» **EXERCISE OBJECTIVE**
Nothing should be output except the lines from the top of the material below through the line that contains "Moving vote fraction: 14%.", each exactly as written.

» **DATA TO EXAMINE**
______________________________

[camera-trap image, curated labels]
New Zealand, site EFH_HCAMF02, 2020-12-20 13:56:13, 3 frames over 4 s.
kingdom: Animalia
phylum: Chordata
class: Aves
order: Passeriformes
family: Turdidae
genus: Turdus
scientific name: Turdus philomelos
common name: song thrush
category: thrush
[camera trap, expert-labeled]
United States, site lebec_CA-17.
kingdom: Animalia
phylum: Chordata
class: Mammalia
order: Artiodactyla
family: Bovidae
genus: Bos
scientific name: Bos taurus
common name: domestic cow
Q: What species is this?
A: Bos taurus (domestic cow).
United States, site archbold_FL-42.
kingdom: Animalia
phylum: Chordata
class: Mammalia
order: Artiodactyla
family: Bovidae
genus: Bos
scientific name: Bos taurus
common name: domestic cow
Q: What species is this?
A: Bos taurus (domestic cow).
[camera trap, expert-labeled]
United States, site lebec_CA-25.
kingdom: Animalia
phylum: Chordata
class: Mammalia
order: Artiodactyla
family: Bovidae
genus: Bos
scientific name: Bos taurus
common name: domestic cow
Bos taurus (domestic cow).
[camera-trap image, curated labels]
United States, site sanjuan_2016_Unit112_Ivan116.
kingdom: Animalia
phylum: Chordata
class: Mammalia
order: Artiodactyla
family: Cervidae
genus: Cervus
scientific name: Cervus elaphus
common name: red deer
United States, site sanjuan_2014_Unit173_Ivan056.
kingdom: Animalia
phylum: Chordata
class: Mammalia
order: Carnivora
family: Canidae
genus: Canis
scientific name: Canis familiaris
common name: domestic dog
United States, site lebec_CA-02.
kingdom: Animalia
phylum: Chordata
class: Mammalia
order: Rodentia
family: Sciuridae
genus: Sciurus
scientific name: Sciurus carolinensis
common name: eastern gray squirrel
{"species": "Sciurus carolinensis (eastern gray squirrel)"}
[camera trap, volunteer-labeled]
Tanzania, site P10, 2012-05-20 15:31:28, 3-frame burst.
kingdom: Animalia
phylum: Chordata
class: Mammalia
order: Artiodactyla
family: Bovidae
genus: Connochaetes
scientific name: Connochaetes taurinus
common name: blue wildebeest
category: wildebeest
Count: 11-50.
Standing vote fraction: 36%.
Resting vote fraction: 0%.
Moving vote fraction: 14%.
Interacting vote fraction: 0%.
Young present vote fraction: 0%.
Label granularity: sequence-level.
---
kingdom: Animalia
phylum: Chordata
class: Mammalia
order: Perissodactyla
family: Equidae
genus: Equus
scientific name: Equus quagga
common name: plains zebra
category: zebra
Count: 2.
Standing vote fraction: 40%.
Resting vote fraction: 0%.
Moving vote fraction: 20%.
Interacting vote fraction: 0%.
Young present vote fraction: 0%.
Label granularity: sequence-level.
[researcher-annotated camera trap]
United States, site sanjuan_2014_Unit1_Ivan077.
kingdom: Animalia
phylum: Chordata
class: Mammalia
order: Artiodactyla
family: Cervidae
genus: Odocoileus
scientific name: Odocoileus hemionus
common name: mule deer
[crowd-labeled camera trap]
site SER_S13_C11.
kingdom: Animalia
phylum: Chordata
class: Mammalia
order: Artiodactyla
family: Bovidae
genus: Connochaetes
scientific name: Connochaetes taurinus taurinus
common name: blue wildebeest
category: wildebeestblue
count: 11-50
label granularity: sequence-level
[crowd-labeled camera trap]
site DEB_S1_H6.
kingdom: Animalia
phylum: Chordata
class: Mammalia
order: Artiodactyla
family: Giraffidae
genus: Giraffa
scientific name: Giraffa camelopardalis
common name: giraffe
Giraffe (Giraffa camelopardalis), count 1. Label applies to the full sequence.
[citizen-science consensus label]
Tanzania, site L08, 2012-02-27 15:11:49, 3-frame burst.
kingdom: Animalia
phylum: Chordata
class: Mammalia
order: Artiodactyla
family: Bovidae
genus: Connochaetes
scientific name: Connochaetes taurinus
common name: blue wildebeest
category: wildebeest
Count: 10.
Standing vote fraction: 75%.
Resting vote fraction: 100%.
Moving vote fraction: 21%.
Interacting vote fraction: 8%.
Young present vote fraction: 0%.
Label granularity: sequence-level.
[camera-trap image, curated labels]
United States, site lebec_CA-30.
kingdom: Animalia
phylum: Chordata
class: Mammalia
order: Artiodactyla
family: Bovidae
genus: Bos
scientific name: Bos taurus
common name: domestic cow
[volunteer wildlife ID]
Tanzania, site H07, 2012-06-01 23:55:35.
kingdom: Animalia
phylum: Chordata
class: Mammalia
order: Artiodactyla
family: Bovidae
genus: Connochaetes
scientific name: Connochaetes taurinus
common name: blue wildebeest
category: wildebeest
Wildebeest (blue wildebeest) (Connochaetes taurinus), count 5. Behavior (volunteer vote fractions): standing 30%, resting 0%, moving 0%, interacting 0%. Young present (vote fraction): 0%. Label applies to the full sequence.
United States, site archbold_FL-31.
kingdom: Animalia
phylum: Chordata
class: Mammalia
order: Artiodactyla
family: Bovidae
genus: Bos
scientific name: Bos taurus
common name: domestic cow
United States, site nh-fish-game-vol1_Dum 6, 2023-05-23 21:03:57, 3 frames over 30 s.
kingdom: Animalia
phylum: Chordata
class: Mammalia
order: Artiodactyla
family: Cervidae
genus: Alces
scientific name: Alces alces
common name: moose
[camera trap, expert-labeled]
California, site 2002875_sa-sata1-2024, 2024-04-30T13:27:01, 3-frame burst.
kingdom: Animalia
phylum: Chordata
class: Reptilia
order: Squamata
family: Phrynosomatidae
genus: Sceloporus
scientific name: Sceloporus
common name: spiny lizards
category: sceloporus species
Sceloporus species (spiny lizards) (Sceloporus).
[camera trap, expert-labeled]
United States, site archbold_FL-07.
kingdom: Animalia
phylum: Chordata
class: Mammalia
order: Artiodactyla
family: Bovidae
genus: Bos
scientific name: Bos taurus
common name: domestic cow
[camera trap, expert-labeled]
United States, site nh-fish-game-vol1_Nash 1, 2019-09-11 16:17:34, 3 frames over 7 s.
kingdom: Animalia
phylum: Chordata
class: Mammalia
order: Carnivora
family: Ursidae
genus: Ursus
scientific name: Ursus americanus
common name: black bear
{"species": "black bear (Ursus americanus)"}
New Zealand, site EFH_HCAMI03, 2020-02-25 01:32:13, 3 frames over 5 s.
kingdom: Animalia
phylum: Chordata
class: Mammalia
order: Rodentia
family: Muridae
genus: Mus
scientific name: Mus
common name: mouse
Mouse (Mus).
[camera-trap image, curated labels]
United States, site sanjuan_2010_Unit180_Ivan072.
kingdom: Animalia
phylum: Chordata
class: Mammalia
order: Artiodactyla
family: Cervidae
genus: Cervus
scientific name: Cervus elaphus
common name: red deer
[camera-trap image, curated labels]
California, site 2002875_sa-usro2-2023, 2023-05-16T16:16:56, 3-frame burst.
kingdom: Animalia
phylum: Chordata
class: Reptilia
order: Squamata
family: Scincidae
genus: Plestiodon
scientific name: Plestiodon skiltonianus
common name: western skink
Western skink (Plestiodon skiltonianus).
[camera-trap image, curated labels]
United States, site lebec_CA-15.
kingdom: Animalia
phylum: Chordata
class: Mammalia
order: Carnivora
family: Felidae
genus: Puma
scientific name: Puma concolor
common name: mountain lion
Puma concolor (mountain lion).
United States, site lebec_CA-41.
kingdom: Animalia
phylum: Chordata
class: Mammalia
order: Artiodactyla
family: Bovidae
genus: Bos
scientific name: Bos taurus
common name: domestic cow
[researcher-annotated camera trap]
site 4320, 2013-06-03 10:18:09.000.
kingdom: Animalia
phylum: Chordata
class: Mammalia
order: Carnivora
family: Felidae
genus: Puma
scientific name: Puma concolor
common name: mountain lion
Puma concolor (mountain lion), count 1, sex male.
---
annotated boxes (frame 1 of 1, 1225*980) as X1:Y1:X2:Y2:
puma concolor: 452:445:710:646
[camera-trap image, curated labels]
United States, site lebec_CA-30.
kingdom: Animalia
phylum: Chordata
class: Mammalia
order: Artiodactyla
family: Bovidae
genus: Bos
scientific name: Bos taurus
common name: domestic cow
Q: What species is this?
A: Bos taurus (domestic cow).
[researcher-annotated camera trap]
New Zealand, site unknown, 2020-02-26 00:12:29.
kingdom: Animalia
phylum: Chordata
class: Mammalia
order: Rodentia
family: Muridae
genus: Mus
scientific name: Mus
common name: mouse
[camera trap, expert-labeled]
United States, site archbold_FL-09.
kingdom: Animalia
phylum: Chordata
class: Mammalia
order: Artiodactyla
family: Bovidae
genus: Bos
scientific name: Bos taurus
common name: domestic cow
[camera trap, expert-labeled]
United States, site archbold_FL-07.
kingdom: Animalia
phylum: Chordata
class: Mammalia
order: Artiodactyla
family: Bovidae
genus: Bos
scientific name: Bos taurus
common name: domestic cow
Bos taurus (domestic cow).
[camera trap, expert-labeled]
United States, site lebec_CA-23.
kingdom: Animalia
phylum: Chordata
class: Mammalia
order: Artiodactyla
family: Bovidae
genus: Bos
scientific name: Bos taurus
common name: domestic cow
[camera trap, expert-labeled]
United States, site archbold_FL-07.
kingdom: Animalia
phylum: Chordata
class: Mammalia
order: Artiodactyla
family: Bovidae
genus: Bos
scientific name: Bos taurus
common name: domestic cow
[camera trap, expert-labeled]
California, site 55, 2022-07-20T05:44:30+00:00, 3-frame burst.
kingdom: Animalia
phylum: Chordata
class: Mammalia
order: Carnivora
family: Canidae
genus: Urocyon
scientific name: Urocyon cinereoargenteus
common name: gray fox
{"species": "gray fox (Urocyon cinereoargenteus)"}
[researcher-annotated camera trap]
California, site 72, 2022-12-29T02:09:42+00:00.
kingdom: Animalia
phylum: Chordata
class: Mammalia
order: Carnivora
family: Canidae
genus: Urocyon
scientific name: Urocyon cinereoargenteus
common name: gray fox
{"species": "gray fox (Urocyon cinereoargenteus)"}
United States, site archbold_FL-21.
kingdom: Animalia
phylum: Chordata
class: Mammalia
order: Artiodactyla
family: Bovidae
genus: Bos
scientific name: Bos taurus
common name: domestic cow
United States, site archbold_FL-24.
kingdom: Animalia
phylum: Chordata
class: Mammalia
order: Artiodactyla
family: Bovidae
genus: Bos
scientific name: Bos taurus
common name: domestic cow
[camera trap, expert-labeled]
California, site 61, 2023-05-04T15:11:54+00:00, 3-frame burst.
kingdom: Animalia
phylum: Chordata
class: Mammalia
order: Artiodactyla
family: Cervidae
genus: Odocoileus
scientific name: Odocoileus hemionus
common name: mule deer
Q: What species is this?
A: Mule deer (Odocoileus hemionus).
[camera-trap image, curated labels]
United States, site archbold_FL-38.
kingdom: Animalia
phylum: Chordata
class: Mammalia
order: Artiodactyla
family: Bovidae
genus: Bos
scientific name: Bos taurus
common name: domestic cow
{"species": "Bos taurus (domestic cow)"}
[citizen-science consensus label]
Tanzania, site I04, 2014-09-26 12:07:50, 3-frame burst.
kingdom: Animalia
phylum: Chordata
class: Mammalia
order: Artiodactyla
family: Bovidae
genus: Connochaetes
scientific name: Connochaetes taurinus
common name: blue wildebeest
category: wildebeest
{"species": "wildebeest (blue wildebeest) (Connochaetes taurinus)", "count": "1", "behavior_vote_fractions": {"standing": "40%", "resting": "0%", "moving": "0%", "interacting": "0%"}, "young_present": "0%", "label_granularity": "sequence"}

______________________________

» **PROBLEM SOLUTION**
[camera-trap image, curated labels]
New Zealand, site EFH_HCAMF02, 2020-12-20 13:56:13, 3 frames over 4 s.
kingdom: Animalia
phylum: Chordata
class: Aves
order: Passeriformes
family: Turdidae
genus: Turdus
scientific name: Turdus philomelos
common name: song thrush
category: thrush
[camera trap, expert-labeled]
United States, site lebec_CA-17.
kingdom: Animalia
phylum: Chordata
class: Mammalia
order: Artiodactyla
family: Bovidae
genus: Bos
scientific name: Bos taurus
common name: domestic cow
Q: What species is this?
A: Bos taurus (domestic cow).
United States, site archbold_FL-42.
kingdom: Animalia
phylum: Chordata
class: Mammalia
order: Artiodactyla
family: Bovidae
genus: Bos
scientific name: Bos taurus
common name: domestic cow
Q: What species is this?
A: Bos taurus (domestic cow).
[camera trap, expert-labeled]
United States, site lebec_CA-25.
kingdom: Animalia
phylum: Chordata
class: Mammalia
order: Artiodactyla
family: Bovidae
genus: Bos
scientific name: Bos taurus
common name: domestic cow
Bos taurus (domestic cow).
[camera-trap image, curated labels]
United States, site sanjuan_2016_Unit112_Ivan116.
kingdom: Animalia
phylum: Chordata
class: Mammalia
order: Artiodactyla
family: Cervidae
genus: Cervus
scientific name: Cervus elaphus
common name: red deer
United States, site sanjuan_2014_Unit173_Ivan056.
kingdom: Animalia
phylum: Chordata
class: Mammalia
order: Carnivora
family: Canidae
genus: Canis
scientific name: Canis familiaris
common name: domestic dog
United States, site lebec_CA-02.
kingdom: Animalia
phylum: Chordata
class: Mammalia
order: Rodentia
family: Sciuridae
genus: Sciurus
scientific name: Sciurus carolinensis
common name: eastern gray squirrel
{"species": "Sciurus carolinensis (eastern gray squirrel)"}
[camera trap, volunteer-labeled]
Tanzania, site P10, 2012-05-20 15:31:28, 3-frame burst.
kingdom: Animalia
phylum: Chordata
class: Mammalia
order: Artiodactyla
family: Bovidae
genus: Connochaetes
scientific name: Connochaetes taurinus
common name: blue wildebeest
category: wildebeest
Count: 11-50.
Standing vote fraction: 36%.
Resting vote fraction: 0%.
Moving vote fraction: 14%.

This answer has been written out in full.